* Directions *
Return the line containing "Does the point at 495,332" and all lines after it exactly; stop at the end of the material.

* Listed entries *
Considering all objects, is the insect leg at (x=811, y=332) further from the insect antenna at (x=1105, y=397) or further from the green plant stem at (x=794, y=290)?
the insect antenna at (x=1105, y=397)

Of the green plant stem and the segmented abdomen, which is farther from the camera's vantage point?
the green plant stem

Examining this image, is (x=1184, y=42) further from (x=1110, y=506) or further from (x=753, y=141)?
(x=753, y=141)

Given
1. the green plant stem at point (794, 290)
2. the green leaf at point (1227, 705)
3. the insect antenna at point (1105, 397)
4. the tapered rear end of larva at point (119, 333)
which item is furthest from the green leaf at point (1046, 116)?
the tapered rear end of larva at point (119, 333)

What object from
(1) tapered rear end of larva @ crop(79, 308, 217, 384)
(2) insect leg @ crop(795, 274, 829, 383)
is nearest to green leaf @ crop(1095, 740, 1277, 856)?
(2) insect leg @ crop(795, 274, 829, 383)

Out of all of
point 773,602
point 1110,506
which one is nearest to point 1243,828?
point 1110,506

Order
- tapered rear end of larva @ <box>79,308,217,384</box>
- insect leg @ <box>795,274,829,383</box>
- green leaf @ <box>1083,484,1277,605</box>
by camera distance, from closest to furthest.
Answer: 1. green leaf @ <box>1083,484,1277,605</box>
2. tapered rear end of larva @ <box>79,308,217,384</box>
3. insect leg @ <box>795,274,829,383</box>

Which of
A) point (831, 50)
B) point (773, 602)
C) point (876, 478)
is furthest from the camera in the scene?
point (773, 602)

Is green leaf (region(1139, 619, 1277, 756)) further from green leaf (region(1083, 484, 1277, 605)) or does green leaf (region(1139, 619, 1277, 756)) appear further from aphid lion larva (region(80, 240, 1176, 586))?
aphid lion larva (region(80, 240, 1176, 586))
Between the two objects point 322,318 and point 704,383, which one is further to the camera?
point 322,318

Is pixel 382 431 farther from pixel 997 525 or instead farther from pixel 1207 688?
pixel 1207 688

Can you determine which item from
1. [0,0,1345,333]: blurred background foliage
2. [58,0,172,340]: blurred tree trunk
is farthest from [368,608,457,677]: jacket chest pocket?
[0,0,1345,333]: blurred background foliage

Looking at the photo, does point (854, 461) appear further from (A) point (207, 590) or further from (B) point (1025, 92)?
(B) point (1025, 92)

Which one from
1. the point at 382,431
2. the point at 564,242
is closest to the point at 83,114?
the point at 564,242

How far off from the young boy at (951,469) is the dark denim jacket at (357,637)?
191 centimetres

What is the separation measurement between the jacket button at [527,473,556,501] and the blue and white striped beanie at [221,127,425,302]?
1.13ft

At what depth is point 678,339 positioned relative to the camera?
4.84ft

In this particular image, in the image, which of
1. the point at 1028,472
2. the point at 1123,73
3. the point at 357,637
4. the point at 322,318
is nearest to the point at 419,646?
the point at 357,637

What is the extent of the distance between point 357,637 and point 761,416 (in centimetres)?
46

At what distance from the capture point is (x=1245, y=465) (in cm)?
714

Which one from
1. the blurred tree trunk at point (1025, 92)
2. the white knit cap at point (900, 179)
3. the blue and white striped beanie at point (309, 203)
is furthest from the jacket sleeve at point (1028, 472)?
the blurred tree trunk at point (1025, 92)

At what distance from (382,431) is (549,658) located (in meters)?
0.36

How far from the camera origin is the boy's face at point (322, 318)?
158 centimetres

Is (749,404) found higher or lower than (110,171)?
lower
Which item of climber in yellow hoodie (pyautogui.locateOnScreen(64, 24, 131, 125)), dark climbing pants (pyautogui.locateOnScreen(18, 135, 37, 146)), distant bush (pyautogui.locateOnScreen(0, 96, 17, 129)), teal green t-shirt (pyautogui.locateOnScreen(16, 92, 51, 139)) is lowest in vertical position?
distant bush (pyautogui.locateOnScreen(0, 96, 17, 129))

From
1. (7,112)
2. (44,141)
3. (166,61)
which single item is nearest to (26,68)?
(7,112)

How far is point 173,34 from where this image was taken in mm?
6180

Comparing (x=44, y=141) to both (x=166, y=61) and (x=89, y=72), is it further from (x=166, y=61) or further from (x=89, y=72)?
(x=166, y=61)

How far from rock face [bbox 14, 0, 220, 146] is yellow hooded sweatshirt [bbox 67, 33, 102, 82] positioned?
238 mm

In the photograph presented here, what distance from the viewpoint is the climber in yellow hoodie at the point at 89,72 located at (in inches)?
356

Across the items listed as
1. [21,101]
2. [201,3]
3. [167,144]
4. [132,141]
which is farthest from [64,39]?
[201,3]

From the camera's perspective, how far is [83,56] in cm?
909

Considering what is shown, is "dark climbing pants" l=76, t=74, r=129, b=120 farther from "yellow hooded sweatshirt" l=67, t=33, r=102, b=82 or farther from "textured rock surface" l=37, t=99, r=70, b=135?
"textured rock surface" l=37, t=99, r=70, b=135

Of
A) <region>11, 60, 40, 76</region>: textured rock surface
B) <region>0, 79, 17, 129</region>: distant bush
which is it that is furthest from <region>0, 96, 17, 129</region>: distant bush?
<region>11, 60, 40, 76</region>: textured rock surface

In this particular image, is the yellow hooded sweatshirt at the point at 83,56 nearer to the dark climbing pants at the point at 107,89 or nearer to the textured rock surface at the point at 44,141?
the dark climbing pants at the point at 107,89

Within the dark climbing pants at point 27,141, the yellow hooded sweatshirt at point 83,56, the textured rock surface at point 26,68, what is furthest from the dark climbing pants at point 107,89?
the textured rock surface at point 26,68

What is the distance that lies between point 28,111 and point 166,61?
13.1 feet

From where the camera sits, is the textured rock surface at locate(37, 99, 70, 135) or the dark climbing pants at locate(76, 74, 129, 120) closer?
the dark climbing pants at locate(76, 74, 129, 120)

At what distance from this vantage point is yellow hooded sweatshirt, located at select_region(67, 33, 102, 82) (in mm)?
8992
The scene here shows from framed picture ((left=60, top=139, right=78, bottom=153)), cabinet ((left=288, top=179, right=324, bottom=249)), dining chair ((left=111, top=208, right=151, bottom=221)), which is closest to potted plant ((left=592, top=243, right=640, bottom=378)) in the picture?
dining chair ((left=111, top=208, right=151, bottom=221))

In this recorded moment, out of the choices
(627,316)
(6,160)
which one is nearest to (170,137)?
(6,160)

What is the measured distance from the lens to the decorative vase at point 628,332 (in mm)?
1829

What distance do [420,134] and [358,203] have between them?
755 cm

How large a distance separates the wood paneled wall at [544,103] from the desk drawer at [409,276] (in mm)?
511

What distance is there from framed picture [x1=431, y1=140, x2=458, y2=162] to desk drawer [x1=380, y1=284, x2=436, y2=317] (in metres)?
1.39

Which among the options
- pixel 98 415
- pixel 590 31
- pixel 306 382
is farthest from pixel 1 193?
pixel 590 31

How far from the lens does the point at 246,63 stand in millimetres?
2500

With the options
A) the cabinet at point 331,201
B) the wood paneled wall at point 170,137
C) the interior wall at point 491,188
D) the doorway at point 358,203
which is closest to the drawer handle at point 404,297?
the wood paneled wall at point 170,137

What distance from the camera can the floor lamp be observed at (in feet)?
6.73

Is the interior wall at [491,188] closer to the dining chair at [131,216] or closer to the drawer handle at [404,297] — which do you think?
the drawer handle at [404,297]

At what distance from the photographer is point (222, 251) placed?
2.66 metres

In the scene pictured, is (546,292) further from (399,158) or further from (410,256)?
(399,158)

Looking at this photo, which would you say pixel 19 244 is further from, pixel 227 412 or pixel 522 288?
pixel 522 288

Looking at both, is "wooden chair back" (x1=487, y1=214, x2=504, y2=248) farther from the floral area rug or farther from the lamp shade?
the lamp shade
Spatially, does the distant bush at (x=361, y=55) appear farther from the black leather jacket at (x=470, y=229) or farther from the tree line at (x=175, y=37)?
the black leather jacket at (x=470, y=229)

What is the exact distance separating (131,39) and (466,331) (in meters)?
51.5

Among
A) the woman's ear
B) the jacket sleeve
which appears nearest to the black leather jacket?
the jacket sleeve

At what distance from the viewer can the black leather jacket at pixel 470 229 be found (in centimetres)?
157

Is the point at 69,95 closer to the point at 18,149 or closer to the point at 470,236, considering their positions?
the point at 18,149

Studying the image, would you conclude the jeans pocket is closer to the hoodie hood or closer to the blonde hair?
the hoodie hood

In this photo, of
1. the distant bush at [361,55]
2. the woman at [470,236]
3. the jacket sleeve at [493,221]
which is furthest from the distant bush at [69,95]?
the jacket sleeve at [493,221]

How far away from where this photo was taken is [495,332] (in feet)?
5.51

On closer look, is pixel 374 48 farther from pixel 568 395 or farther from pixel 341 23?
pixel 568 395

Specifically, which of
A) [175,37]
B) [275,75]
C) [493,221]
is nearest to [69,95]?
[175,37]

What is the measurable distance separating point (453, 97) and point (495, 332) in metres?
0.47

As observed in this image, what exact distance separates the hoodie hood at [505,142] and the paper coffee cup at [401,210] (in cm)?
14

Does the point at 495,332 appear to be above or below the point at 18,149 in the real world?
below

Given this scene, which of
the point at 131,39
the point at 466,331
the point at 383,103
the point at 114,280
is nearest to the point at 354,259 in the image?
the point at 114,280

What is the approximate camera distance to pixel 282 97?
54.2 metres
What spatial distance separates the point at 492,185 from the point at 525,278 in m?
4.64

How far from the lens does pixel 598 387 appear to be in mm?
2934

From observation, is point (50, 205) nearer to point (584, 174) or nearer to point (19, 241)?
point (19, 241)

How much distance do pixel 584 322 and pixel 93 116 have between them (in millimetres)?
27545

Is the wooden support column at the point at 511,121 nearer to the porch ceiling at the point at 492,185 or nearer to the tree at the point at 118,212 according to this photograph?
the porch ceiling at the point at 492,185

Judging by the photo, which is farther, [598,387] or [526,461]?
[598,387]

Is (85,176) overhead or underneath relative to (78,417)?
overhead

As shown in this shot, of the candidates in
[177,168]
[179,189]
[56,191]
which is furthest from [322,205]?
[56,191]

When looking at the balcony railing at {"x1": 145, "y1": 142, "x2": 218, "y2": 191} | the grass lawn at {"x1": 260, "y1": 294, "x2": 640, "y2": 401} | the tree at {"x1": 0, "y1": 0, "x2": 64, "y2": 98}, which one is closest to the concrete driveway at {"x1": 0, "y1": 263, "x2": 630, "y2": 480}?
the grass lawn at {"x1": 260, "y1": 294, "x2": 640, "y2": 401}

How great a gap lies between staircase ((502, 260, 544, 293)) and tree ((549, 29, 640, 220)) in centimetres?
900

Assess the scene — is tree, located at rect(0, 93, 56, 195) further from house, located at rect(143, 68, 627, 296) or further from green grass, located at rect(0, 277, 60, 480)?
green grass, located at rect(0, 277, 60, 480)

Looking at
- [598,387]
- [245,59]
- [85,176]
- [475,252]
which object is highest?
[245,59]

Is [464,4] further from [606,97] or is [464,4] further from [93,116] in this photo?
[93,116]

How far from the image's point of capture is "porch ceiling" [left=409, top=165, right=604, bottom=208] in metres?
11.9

* Solution to this problem *
Does the point at 495,332 appear to be above or below the point at 18,149 in the real world?
below

Given this scene, which of
the point at 131,39
the point at 466,331
the point at 383,103
the point at 114,280
is nearest to the point at 354,259 in the image?
the point at 114,280

What is the approximate camera distance to pixel 282 97?
54.2 metres
What spatial distance separates the point at 492,185 from the point at 525,278 in m?
4.64

How far from the lens does pixel 598 387 appear to be in mm?
2934

From observation, is point (50, 205) nearer to point (584, 174) or nearer to point (19, 241)?
point (19, 241)

How much distance do pixel 584 322 and pixel 93 116 have between them (in millimetres)?
27545

Is the wooden support column at the point at 511,121 nearer to the porch ceiling at the point at 492,185 or nearer to the tree at the point at 118,212 according to this photograph?
the porch ceiling at the point at 492,185

Judging by the photo, which is farther, [598,387] or [526,461]?
[598,387]

Is (85,176) overhead or underneath relative to (78,417)?
overhead

As shown in this shot, of the candidates in
[177,168]
[179,189]
[56,191]
which is furthest from [322,205]?
[56,191]

When looking at the balcony railing at {"x1": 145, "y1": 142, "x2": 218, "y2": 191} | the grass lawn at {"x1": 260, "y1": 294, "x2": 640, "y2": 401} | the tree at {"x1": 0, "y1": 0, "x2": 64, "y2": 98}, which one is closest to the concrete driveway at {"x1": 0, "y1": 263, "x2": 630, "y2": 480}?
the grass lawn at {"x1": 260, "y1": 294, "x2": 640, "y2": 401}

How great a gap lies between staircase ((502, 260, 544, 293)) and tree ((549, 29, 640, 220)) in centimetres?
900

Assess the scene — is tree, located at rect(0, 93, 56, 195) further from house, located at rect(143, 68, 627, 296) or further from green grass, located at rect(0, 277, 60, 480)?
green grass, located at rect(0, 277, 60, 480)

Looking at
- [598,387]
- [245,59]
- [85,176]
- [475,252]
which object is highest?
[245,59]

Is [464,4] further from [606,97] or is [464,4] further from [93,116] in this photo?
[93,116]

How far from the image's point of capture is "porch ceiling" [left=409, top=165, right=604, bottom=208] in metres?
11.9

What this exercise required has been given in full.